Ms Cash said the government was committed to giving all Australians the opportunity to be part of the workforce.
"We believe the strongest form of welfare is a job," she said.
"Importantly, the labour force figures released last by the ABS (Australian Bureau of Statistics) underscore the continued strength and resilience of the Australian labour market, with employment increasing by 14,700 over the month, to stand at a record high of 12,944,000 in September 2019. For the first time since records were kept, we have had 36 consecutive months of positive jobs growth."
TREATED LIKE 'GARBAGE'
The Perth woman said going to her jobactive provider was a soul-destroying experience that had left her feeling "worthless".
"They treat me like I'm a work-shy layabout, despite having worked since I was 15 and despite the fact I'm obviously hardworking enough to earn a uni degree, which took four years," she said.
"If I didn't want to work, why would I have bothered with studying? They have literally said to my face 'it's obvious you don't want to find work' for no reason."
Caren said fellow job seekers at her former agency had tried to source useful qualifications, like a Responsible Service of Alcohol course or a white card for construction jobs, only to be knocked back.
"You spend time at a (provider) and everyone there is just so frustrated," she said. "They try to be proactive but they're knocked down because the agencies don't care."
With her former provider, the Sydney job seeker said her case worker was "awful to me" and would scold her for helping other job seekers with computer issues, she said.
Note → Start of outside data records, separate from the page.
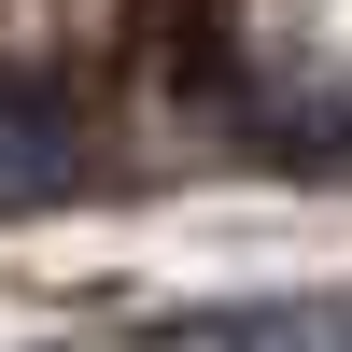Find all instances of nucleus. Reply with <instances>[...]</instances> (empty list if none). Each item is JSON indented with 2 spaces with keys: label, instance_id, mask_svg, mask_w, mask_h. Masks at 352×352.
<instances>
[{
  "label": "nucleus",
  "instance_id": "nucleus-1",
  "mask_svg": "<svg viewBox=\"0 0 352 352\" xmlns=\"http://www.w3.org/2000/svg\"><path fill=\"white\" fill-rule=\"evenodd\" d=\"M99 352H352V310L338 296H212V310H155Z\"/></svg>",
  "mask_w": 352,
  "mask_h": 352
},
{
  "label": "nucleus",
  "instance_id": "nucleus-2",
  "mask_svg": "<svg viewBox=\"0 0 352 352\" xmlns=\"http://www.w3.org/2000/svg\"><path fill=\"white\" fill-rule=\"evenodd\" d=\"M99 184V155H85V127L56 99H28V85H0V212H56V197Z\"/></svg>",
  "mask_w": 352,
  "mask_h": 352
}]
</instances>
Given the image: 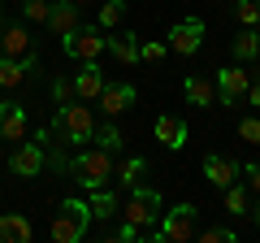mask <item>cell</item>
<instances>
[{"instance_id":"obj_19","label":"cell","mask_w":260,"mask_h":243,"mask_svg":"<svg viewBox=\"0 0 260 243\" xmlns=\"http://www.w3.org/2000/svg\"><path fill=\"white\" fill-rule=\"evenodd\" d=\"M182 92H186V100L200 104V109H213V104H217V83H213V78H204V74H191L182 83Z\"/></svg>"},{"instance_id":"obj_15","label":"cell","mask_w":260,"mask_h":243,"mask_svg":"<svg viewBox=\"0 0 260 243\" xmlns=\"http://www.w3.org/2000/svg\"><path fill=\"white\" fill-rule=\"evenodd\" d=\"M0 56H30V31L26 26H5L0 22Z\"/></svg>"},{"instance_id":"obj_5","label":"cell","mask_w":260,"mask_h":243,"mask_svg":"<svg viewBox=\"0 0 260 243\" xmlns=\"http://www.w3.org/2000/svg\"><path fill=\"white\" fill-rule=\"evenodd\" d=\"M195 204H178V208H169V213H160V226H152V234L148 239H169V243H178V239H191L195 234Z\"/></svg>"},{"instance_id":"obj_16","label":"cell","mask_w":260,"mask_h":243,"mask_svg":"<svg viewBox=\"0 0 260 243\" xmlns=\"http://www.w3.org/2000/svg\"><path fill=\"white\" fill-rule=\"evenodd\" d=\"M100 87H104V70L95 66V61H83V70L74 74V96L78 100H95Z\"/></svg>"},{"instance_id":"obj_14","label":"cell","mask_w":260,"mask_h":243,"mask_svg":"<svg viewBox=\"0 0 260 243\" xmlns=\"http://www.w3.org/2000/svg\"><path fill=\"white\" fill-rule=\"evenodd\" d=\"M26 135V109L22 104H0V139L18 143Z\"/></svg>"},{"instance_id":"obj_35","label":"cell","mask_w":260,"mask_h":243,"mask_svg":"<svg viewBox=\"0 0 260 243\" xmlns=\"http://www.w3.org/2000/svg\"><path fill=\"white\" fill-rule=\"evenodd\" d=\"M0 13H5V0H0Z\"/></svg>"},{"instance_id":"obj_31","label":"cell","mask_w":260,"mask_h":243,"mask_svg":"<svg viewBox=\"0 0 260 243\" xmlns=\"http://www.w3.org/2000/svg\"><path fill=\"white\" fill-rule=\"evenodd\" d=\"M200 239H204V243H234L239 234H234V230H225V226H213V230H204Z\"/></svg>"},{"instance_id":"obj_1","label":"cell","mask_w":260,"mask_h":243,"mask_svg":"<svg viewBox=\"0 0 260 243\" xmlns=\"http://www.w3.org/2000/svg\"><path fill=\"white\" fill-rule=\"evenodd\" d=\"M65 169L74 174L78 187L95 191V187H104V183L113 178V152H104V148H78L74 161H70Z\"/></svg>"},{"instance_id":"obj_27","label":"cell","mask_w":260,"mask_h":243,"mask_svg":"<svg viewBox=\"0 0 260 243\" xmlns=\"http://www.w3.org/2000/svg\"><path fill=\"white\" fill-rule=\"evenodd\" d=\"M234 13H239L243 26H260V0H239V5H234Z\"/></svg>"},{"instance_id":"obj_20","label":"cell","mask_w":260,"mask_h":243,"mask_svg":"<svg viewBox=\"0 0 260 243\" xmlns=\"http://www.w3.org/2000/svg\"><path fill=\"white\" fill-rule=\"evenodd\" d=\"M35 230L22 213H0V243H30Z\"/></svg>"},{"instance_id":"obj_6","label":"cell","mask_w":260,"mask_h":243,"mask_svg":"<svg viewBox=\"0 0 260 243\" xmlns=\"http://www.w3.org/2000/svg\"><path fill=\"white\" fill-rule=\"evenodd\" d=\"M61 48H65L70 61L83 66V61H95V56L104 52V35H100V26H83V22H78V26L61 39Z\"/></svg>"},{"instance_id":"obj_9","label":"cell","mask_w":260,"mask_h":243,"mask_svg":"<svg viewBox=\"0 0 260 243\" xmlns=\"http://www.w3.org/2000/svg\"><path fill=\"white\" fill-rule=\"evenodd\" d=\"M44 143H22V148L18 152H13V157H9V169H13V174H18V178H35L39 174V169H44Z\"/></svg>"},{"instance_id":"obj_4","label":"cell","mask_w":260,"mask_h":243,"mask_svg":"<svg viewBox=\"0 0 260 243\" xmlns=\"http://www.w3.org/2000/svg\"><path fill=\"white\" fill-rule=\"evenodd\" d=\"M87 222H91V204H83L78 196H70L61 204V213H56V222H52V239L56 243H78L87 234Z\"/></svg>"},{"instance_id":"obj_8","label":"cell","mask_w":260,"mask_h":243,"mask_svg":"<svg viewBox=\"0 0 260 243\" xmlns=\"http://www.w3.org/2000/svg\"><path fill=\"white\" fill-rule=\"evenodd\" d=\"M247 87H251V74L243 66L217 70V96H221V104H239L243 96H247Z\"/></svg>"},{"instance_id":"obj_3","label":"cell","mask_w":260,"mask_h":243,"mask_svg":"<svg viewBox=\"0 0 260 243\" xmlns=\"http://www.w3.org/2000/svg\"><path fill=\"white\" fill-rule=\"evenodd\" d=\"M52 135H61L65 143H91V135H95L91 109H83V100L61 104L56 109V122H52Z\"/></svg>"},{"instance_id":"obj_26","label":"cell","mask_w":260,"mask_h":243,"mask_svg":"<svg viewBox=\"0 0 260 243\" xmlns=\"http://www.w3.org/2000/svg\"><path fill=\"white\" fill-rule=\"evenodd\" d=\"M143 169H148V161H143V157H130L126 161V165H121V183H126V187H135V183H139V178H143Z\"/></svg>"},{"instance_id":"obj_12","label":"cell","mask_w":260,"mask_h":243,"mask_svg":"<svg viewBox=\"0 0 260 243\" xmlns=\"http://www.w3.org/2000/svg\"><path fill=\"white\" fill-rule=\"evenodd\" d=\"M95 100H100V109L109 113V117H117V113H126L130 104H135V87H126V83H104Z\"/></svg>"},{"instance_id":"obj_36","label":"cell","mask_w":260,"mask_h":243,"mask_svg":"<svg viewBox=\"0 0 260 243\" xmlns=\"http://www.w3.org/2000/svg\"><path fill=\"white\" fill-rule=\"evenodd\" d=\"M74 5H87V0H74Z\"/></svg>"},{"instance_id":"obj_18","label":"cell","mask_w":260,"mask_h":243,"mask_svg":"<svg viewBox=\"0 0 260 243\" xmlns=\"http://www.w3.org/2000/svg\"><path fill=\"white\" fill-rule=\"evenodd\" d=\"M104 52H113V61H121V66H135L139 61V35H104Z\"/></svg>"},{"instance_id":"obj_34","label":"cell","mask_w":260,"mask_h":243,"mask_svg":"<svg viewBox=\"0 0 260 243\" xmlns=\"http://www.w3.org/2000/svg\"><path fill=\"white\" fill-rule=\"evenodd\" d=\"M247 96H251V109H260V74H256V83L247 87Z\"/></svg>"},{"instance_id":"obj_23","label":"cell","mask_w":260,"mask_h":243,"mask_svg":"<svg viewBox=\"0 0 260 243\" xmlns=\"http://www.w3.org/2000/svg\"><path fill=\"white\" fill-rule=\"evenodd\" d=\"M91 139H95V148H104V152H121V143H126V139H121V131L113 126V117H109V126H100V131L91 135Z\"/></svg>"},{"instance_id":"obj_7","label":"cell","mask_w":260,"mask_h":243,"mask_svg":"<svg viewBox=\"0 0 260 243\" xmlns=\"http://www.w3.org/2000/svg\"><path fill=\"white\" fill-rule=\"evenodd\" d=\"M200 39H204V22L186 18V22H178V26H169V52L195 56V52H200Z\"/></svg>"},{"instance_id":"obj_11","label":"cell","mask_w":260,"mask_h":243,"mask_svg":"<svg viewBox=\"0 0 260 243\" xmlns=\"http://www.w3.org/2000/svg\"><path fill=\"white\" fill-rule=\"evenodd\" d=\"M39 66V56L30 52V56H0V87H5V92H13V87H22V78L30 74V70Z\"/></svg>"},{"instance_id":"obj_28","label":"cell","mask_w":260,"mask_h":243,"mask_svg":"<svg viewBox=\"0 0 260 243\" xmlns=\"http://www.w3.org/2000/svg\"><path fill=\"white\" fill-rule=\"evenodd\" d=\"M121 18H126V0H109L100 9V26H117Z\"/></svg>"},{"instance_id":"obj_33","label":"cell","mask_w":260,"mask_h":243,"mask_svg":"<svg viewBox=\"0 0 260 243\" xmlns=\"http://www.w3.org/2000/svg\"><path fill=\"white\" fill-rule=\"evenodd\" d=\"M247 183H251V191L260 196V165H251V169H247Z\"/></svg>"},{"instance_id":"obj_10","label":"cell","mask_w":260,"mask_h":243,"mask_svg":"<svg viewBox=\"0 0 260 243\" xmlns=\"http://www.w3.org/2000/svg\"><path fill=\"white\" fill-rule=\"evenodd\" d=\"M204 178L213 183L217 191H225L230 183H239V161H230V157H217V152H208V157H204Z\"/></svg>"},{"instance_id":"obj_17","label":"cell","mask_w":260,"mask_h":243,"mask_svg":"<svg viewBox=\"0 0 260 243\" xmlns=\"http://www.w3.org/2000/svg\"><path fill=\"white\" fill-rule=\"evenodd\" d=\"M48 31H52L56 39H65L70 31L78 26V5L74 0H61V5H52V13H48V22H44Z\"/></svg>"},{"instance_id":"obj_22","label":"cell","mask_w":260,"mask_h":243,"mask_svg":"<svg viewBox=\"0 0 260 243\" xmlns=\"http://www.w3.org/2000/svg\"><path fill=\"white\" fill-rule=\"evenodd\" d=\"M234 56H239V61H256V56H260V35H256V26H247L239 39H234Z\"/></svg>"},{"instance_id":"obj_29","label":"cell","mask_w":260,"mask_h":243,"mask_svg":"<svg viewBox=\"0 0 260 243\" xmlns=\"http://www.w3.org/2000/svg\"><path fill=\"white\" fill-rule=\"evenodd\" d=\"M48 13H52L48 0H26V5H22V18L26 22H48Z\"/></svg>"},{"instance_id":"obj_32","label":"cell","mask_w":260,"mask_h":243,"mask_svg":"<svg viewBox=\"0 0 260 243\" xmlns=\"http://www.w3.org/2000/svg\"><path fill=\"white\" fill-rule=\"evenodd\" d=\"M239 135H243L247 143H260V117H247V122L239 126Z\"/></svg>"},{"instance_id":"obj_13","label":"cell","mask_w":260,"mask_h":243,"mask_svg":"<svg viewBox=\"0 0 260 243\" xmlns=\"http://www.w3.org/2000/svg\"><path fill=\"white\" fill-rule=\"evenodd\" d=\"M152 131H156V143H165V148H174V152L182 148L186 135H191V131H186V122H182V117H174V113H160Z\"/></svg>"},{"instance_id":"obj_24","label":"cell","mask_w":260,"mask_h":243,"mask_svg":"<svg viewBox=\"0 0 260 243\" xmlns=\"http://www.w3.org/2000/svg\"><path fill=\"white\" fill-rule=\"evenodd\" d=\"M225 208H230V213H247L251 208V191L239 187V183H230V187H225Z\"/></svg>"},{"instance_id":"obj_25","label":"cell","mask_w":260,"mask_h":243,"mask_svg":"<svg viewBox=\"0 0 260 243\" xmlns=\"http://www.w3.org/2000/svg\"><path fill=\"white\" fill-rule=\"evenodd\" d=\"M169 56V44L160 39H139V61H165Z\"/></svg>"},{"instance_id":"obj_21","label":"cell","mask_w":260,"mask_h":243,"mask_svg":"<svg viewBox=\"0 0 260 243\" xmlns=\"http://www.w3.org/2000/svg\"><path fill=\"white\" fill-rule=\"evenodd\" d=\"M113 213H121V200L113 196L109 187H95L91 191V217H104V222H109Z\"/></svg>"},{"instance_id":"obj_30","label":"cell","mask_w":260,"mask_h":243,"mask_svg":"<svg viewBox=\"0 0 260 243\" xmlns=\"http://www.w3.org/2000/svg\"><path fill=\"white\" fill-rule=\"evenodd\" d=\"M52 100H56V104L78 100V96H74V78H56V83H52Z\"/></svg>"},{"instance_id":"obj_2","label":"cell","mask_w":260,"mask_h":243,"mask_svg":"<svg viewBox=\"0 0 260 243\" xmlns=\"http://www.w3.org/2000/svg\"><path fill=\"white\" fill-rule=\"evenodd\" d=\"M121 217H126V226H135V230L148 239L152 226L160 222V191H156V187H139V183H135L130 200L121 204Z\"/></svg>"}]
</instances>
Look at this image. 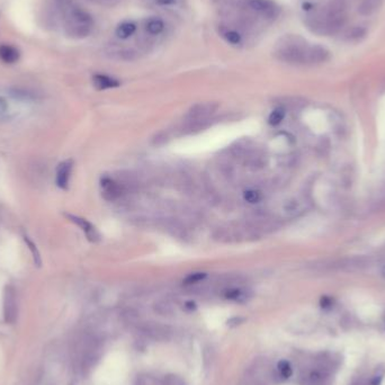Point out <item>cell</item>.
Instances as JSON below:
<instances>
[{
    "label": "cell",
    "instance_id": "7c38bea8",
    "mask_svg": "<svg viewBox=\"0 0 385 385\" xmlns=\"http://www.w3.org/2000/svg\"><path fill=\"white\" fill-rule=\"evenodd\" d=\"M383 0H358L357 11L362 16H371L381 7Z\"/></svg>",
    "mask_w": 385,
    "mask_h": 385
},
{
    "label": "cell",
    "instance_id": "9c48e42d",
    "mask_svg": "<svg viewBox=\"0 0 385 385\" xmlns=\"http://www.w3.org/2000/svg\"><path fill=\"white\" fill-rule=\"evenodd\" d=\"M72 167H74V161L72 160L62 161L61 164L58 166L56 182L59 188L68 189L71 172H72Z\"/></svg>",
    "mask_w": 385,
    "mask_h": 385
},
{
    "label": "cell",
    "instance_id": "30bf717a",
    "mask_svg": "<svg viewBox=\"0 0 385 385\" xmlns=\"http://www.w3.org/2000/svg\"><path fill=\"white\" fill-rule=\"evenodd\" d=\"M21 53L17 47L9 44H0V60L6 64H14L20 60Z\"/></svg>",
    "mask_w": 385,
    "mask_h": 385
},
{
    "label": "cell",
    "instance_id": "e0dca14e",
    "mask_svg": "<svg viewBox=\"0 0 385 385\" xmlns=\"http://www.w3.org/2000/svg\"><path fill=\"white\" fill-rule=\"evenodd\" d=\"M224 40L232 45H240L242 43V36L236 29H226L223 32Z\"/></svg>",
    "mask_w": 385,
    "mask_h": 385
},
{
    "label": "cell",
    "instance_id": "ac0fdd59",
    "mask_svg": "<svg viewBox=\"0 0 385 385\" xmlns=\"http://www.w3.org/2000/svg\"><path fill=\"white\" fill-rule=\"evenodd\" d=\"M285 117V108L284 107H277L270 113L268 117V123L273 126H276L282 123L283 119Z\"/></svg>",
    "mask_w": 385,
    "mask_h": 385
},
{
    "label": "cell",
    "instance_id": "7402d4cb",
    "mask_svg": "<svg viewBox=\"0 0 385 385\" xmlns=\"http://www.w3.org/2000/svg\"><path fill=\"white\" fill-rule=\"evenodd\" d=\"M207 274L206 273H202V272H196V273H191L189 274L187 277L184 279V283L187 285H192L196 284L198 282H202L206 278Z\"/></svg>",
    "mask_w": 385,
    "mask_h": 385
},
{
    "label": "cell",
    "instance_id": "cb8c5ba5",
    "mask_svg": "<svg viewBox=\"0 0 385 385\" xmlns=\"http://www.w3.org/2000/svg\"><path fill=\"white\" fill-rule=\"evenodd\" d=\"M152 2L159 7H173L177 5V0H152Z\"/></svg>",
    "mask_w": 385,
    "mask_h": 385
},
{
    "label": "cell",
    "instance_id": "d4e9b609",
    "mask_svg": "<svg viewBox=\"0 0 385 385\" xmlns=\"http://www.w3.org/2000/svg\"><path fill=\"white\" fill-rule=\"evenodd\" d=\"M243 321H244V319H243V318L236 317V318H231V319H230V320H227L226 324H227V326H229V327L233 328V327H237V326H239V324H241V323H242Z\"/></svg>",
    "mask_w": 385,
    "mask_h": 385
},
{
    "label": "cell",
    "instance_id": "4fadbf2b",
    "mask_svg": "<svg viewBox=\"0 0 385 385\" xmlns=\"http://www.w3.org/2000/svg\"><path fill=\"white\" fill-rule=\"evenodd\" d=\"M224 297L227 300L236 301V302H239V303H244L251 297V295H250L249 291L243 290V288L230 287L225 290Z\"/></svg>",
    "mask_w": 385,
    "mask_h": 385
},
{
    "label": "cell",
    "instance_id": "5bb4252c",
    "mask_svg": "<svg viewBox=\"0 0 385 385\" xmlns=\"http://www.w3.org/2000/svg\"><path fill=\"white\" fill-rule=\"evenodd\" d=\"M144 27H146V31L149 35L158 36L165 31L166 24L159 17H151L146 22V25H144Z\"/></svg>",
    "mask_w": 385,
    "mask_h": 385
},
{
    "label": "cell",
    "instance_id": "f1b7e54d",
    "mask_svg": "<svg viewBox=\"0 0 385 385\" xmlns=\"http://www.w3.org/2000/svg\"><path fill=\"white\" fill-rule=\"evenodd\" d=\"M382 274L385 276V266L382 268Z\"/></svg>",
    "mask_w": 385,
    "mask_h": 385
},
{
    "label": "cell",
    "instance_id": "2e32d148",
    "mask_svg": "<svg viewBox=\"0 0 385 385\" xmlns=\"http://www.w3.org/2000/svg\"><path fill=\"white\" fill-rule=\"evenodd\" d=\"M153 308L157 313H159L160 316H165V317L173 314V311H175L173 310V306L171 305V303H169L168 301H165V300H161V301H158V302H155Z\"/></svg>",
    "mask_w": 385,
    "mask_h": 385
},
{
    "label": "cell",
    "instance_id": "484cf974",
    "mask_svg": "<svg viewBox=\"0 0 385 385\" xmlns=\"http://www.w3.org/2000/svg\"><path fill=\"white\" fill-rule=\"evenodd\" d=\"M320 304H321V308L323 309H329L330 306L332 305V300L328 297V296H323L320 301Z\"/></svg>",
    "mask_w": 385,
    "mask_h": 385
},
{
    "label": "cell",
    "instance_id": "83f0119b",
    "mask_svg": "<svg viewBox=\"0 0 385 385\" xmlns=\"http://www.w3.org/2000/svg\"><path fill=\"white\" fill-rule=\"evenodd\" d=\"M185 306H186V309L189 310V311H192V310L196 309V304L194 302H192V301H189V302L186 303Z\"/></svg>",
    "mask_w": 385,
    "mask_h": 385
},
{
    "label": "cell",
    "instance_id": "8fae6325",
    "mask_svg": "<svg viewBox=\"0 0 385 385\" xmlns=\"http://www.w3.org/2000/svg\"><path fill=\"white\" fill-rule=\"evenodd\" d=\"M93 83L96 89L98 90H105V89H111V88H116L119 87V81L115 78L110 77L107 75H95L93 77Z\"/></svg>",
    "mask_w": 385,
    "mask_h": 385
},
{
    "label": "cell",
    "instance_id": "ba28073f",
    "mask_svg": "<svg viewBox=\"0 0 385 385\" xmlns=\"http://www.w3.org/2000/svg\"><path fill=\"white\" fill-rule=\"evenodd\" d=\"M65 216H67V218L71 222H74L75 224H77L78 226H79L81 229V230L83 231V233H85L86 238L89 240L90 242L96 243V242L100 241V234L97 231V229H96L86 219L80 218V216H77V215H74V214H65Z\"/></svg>",
    "mask_w": 385,
    "mask_h": 385
},
{
    "label": "cell",
    "instance_id": "9a60e30c",
    "mask_svg": "<svg viewBox=\"0 0 385 385\" xmlns=\"http://www.w3.org/2000/svg\"><path fill=\"white\" fill-rule=\"evenodd\" d=\"M136 32V24L133 22H123L115 29V34L118 39L128 40Z\"/></svg>",
    "mask_w": 385,
    "mask_h": 385
},
{
    "label": "cell",
    "instance_id": "8992f818",
    "mask_svg": "<svg viewBox=\"0 0 385 385\" xmlns=\"http://www.w3.org/2000/svg\"><path fill=\"white\" fill-rule=\"evenodd\" d=\"M18 305L17 294L13 285H7L4 290V318L5 321L13 324L17 320Z\"/></svg>",
    "mask_w": 385,
    "mask_h": 385
},
{
    "label": "cell",
    "instance_id": "603a6c76",
    "mask_svg": "<svg viewBox=\"0 0 385 385\" xmlns=\"http://www.w3.org/2000/svg\"><path fill=\"white\" fill-rule=\"evenodd\" d=\"M8 117V104L5 98L0 97V122Z\"/></svg>",
    "mask_w": 385,
    "mask_h": 385
},
{
    "label": "cell",
    "instance_id": "44dd1931",
    "mask_svg": "<svg viewBox=\"0 0 385 385\" xmlns=\"http://www.w3.org/2000/svg\"><path fill=\"white\" fill-rule=\"evenodd\" d=\"M277 370H278V373L279 375L283 377V378H288L291 377L292 375V367H291V364L287 362V360H281V362L278 363L277 365Z\"/></svg>",
    "mask_w": 385,
    "mask_h": 385
},
{
    "label": "cell",
    "instance_id": "52a82bcc",
    "mask_svg": "<svg viewBox=\"0 0 385 385\" xmlns=\"http://www.w3.org/2000/svg\"><path fill=\"white\" fill-rule=\"evenodd\" d=\"M100 187L103 197L110 202L118 200L126 191L121 183L110 177H103L100 179Z\"/></svg>",
    "mask_w": 385,
    "mask_h": 385
},
{
    "label": "cell",
    "instance_id": "7a4b0ae2",
    "mask_svg": "<svg viewBox=\"0 0 385 385\" xmlns=\"http://www.w3.org/2000/svg\"><path fill=\"white\" fill-rule=\"evenodd\" d=\"M347 21V6L345 0H332L326 7L311 14L308 18L312 31L330 35L339 32Z\"/></svg>",
    "mask_w": 385,
    "mask_h": 385
},
{
    "label": "cell",
    "instance_id": "3957f363",
    "mask_svg": "<svg viewBox=\"0 0 385 385\" xmlns=\"http://www.w3.org/2000/svg\"><path fill=\"white\" fill-rule=\"evenodd\" d=\"M65 27L71 36L77 39H83L92 33L94 28V21L87 11L71 6L65 13Z\"/></svg>",
    "mask_w": 385,
    "mask_h": 385
},
{
    "label": "cell",
    "instance_id": "4316f807",
    "mask_svg": "<svg viewBox=\"0 0 385 385\" xmlns=\"http://www.w3.org/2000/svg\"><path fill=\"white\" fill-rule=\"evenodd\" d=\"M381 381H382V375H375L374 377H373L371 385H380Z\"/></svg>",
    "mask_w": 385,
    "mask_h": 385
},
{
    "label": "cell",
    "instance_id": "6da1fadb",
    "mask_svg": "<svg viewBox=\"0 0 385 385\" xmlns=\"http://www.w3.org/2000/svg\"><path fill=\"white\" fill-rule=\"evenodd\" d=\"M275 56L293 65H312L326 62L329 51L321 45L311 44L299 35H286L275 46Z\"/></svg>",
    "mask_w": 385,
    "mask_h": 385
},
{
    "label": "cell",
    "instance_id": "d6986e66",
    "mask_svg": "<svg viewBox=\"0 0 385 385\" xmlns=\"http://www.w3.org/2000/svg\"><path fill=\"white\" fill-rule=\"evenodd\" d=\"M24 241L26 242L28 249L31 250V254H32V257H33V260H34V264L36 265V266H41V256H40V252L38 250V248H36V244L32 241L31 239H29L27 236H24Z\"/></svg>",
    "mask_w": 385,
    "mask_h": 385
},
{
    "label": "cell",
    "instance_id": "ffe728a7",
    "mask_svg": "<svg viewBox=\"0 0 385 385\" xmlns=\"http://www.w3.org/2000/svg\"><path fill=\"white\" fill-rule=\"evenodd\" d=\"M243 198L244 200L248 202V203H251V204H256L258 202L261 201V192L259 190H256V189H248L246 190L243 192Z\"/></svg>",
    "mask_w": 385,
    "mask_h": 385
},
{
    "label": "cell",
    "instance_id": "277c9868",
    "mask_svg": "<svg viewBox=\"0 0 385 385\" xmlns=\"http://www.w3.org/2000/svg\"><path fill=\"white\" fill-rule=\"evenodd\" d=\"M218 110V104L215 103H201L192 106L187 116H186V128L192 130H201L208 122V118Z\"/></svg>",
    "mask_w": 385,
    "mask_h": 385
},
{
    "label": "cell",
    "instance_id": "5b68a950",
    "mask_svg": "<svg viewBox=\"0 0 385 385\" xmlns=\"http://www.w3.org/2000/svg\"><path fill=\"white\" fill-rule=\"evenodd\" d=\"M246 6L252 14L264 20H275L279 14V7L273 0H247Z\"/></svg>",
    "mask_w": 385,
    "mask_h": 385
}]
</instances>
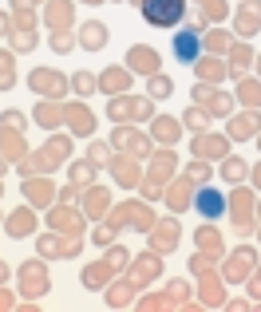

"I asked for toilet paper one day as their toilet was out," she said. "I was called a princess. After that, I was called 'princess' every time I went there."
She was treated like she was lazy and a "dole-bludger" despite trying to show a keen interest in turning her life around.
Ms Cash's office said the performance of Jobactive providers was measured using a star ratings system and the Employment Department closely monitored outcomes.
Anyone dissatisfied with the service of their provider can lodge a complaint with the Department via telephone, email and correspondence with the National Customer Service Line.